# YOUR GOAL:
Please return every line from the entries that has the string "isolated" in it.

# DATA SHOWN:
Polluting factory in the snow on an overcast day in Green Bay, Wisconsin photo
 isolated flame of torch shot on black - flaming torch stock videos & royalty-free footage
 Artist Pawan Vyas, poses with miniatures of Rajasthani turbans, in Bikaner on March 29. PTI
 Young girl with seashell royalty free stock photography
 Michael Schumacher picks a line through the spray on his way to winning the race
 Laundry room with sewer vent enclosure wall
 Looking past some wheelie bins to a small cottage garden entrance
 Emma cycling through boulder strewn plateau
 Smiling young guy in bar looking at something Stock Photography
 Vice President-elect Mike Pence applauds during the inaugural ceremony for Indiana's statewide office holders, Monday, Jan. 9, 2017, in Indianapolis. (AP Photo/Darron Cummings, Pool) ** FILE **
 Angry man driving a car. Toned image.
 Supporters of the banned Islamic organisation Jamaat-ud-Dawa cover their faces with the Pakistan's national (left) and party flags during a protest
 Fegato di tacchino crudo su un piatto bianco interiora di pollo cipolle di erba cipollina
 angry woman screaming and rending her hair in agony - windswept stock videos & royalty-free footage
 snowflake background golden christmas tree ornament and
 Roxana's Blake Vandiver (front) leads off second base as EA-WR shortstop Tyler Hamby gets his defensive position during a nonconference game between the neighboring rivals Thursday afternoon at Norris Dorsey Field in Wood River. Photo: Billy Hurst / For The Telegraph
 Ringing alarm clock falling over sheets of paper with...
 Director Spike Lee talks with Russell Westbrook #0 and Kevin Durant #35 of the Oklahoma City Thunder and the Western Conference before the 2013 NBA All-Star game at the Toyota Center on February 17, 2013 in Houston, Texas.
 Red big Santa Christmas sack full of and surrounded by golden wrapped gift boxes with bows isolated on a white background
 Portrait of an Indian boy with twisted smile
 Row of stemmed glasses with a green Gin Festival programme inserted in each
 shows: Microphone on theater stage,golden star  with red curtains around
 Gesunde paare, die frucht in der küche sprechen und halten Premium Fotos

# ANSWER BOX:
 isolated flame of torch shot on black - flaming torch stock videos & royalty-free footage
 Red big Santa Christmas sack full of and surrounded by golden wrapped gift boxes with bows isolated on a white background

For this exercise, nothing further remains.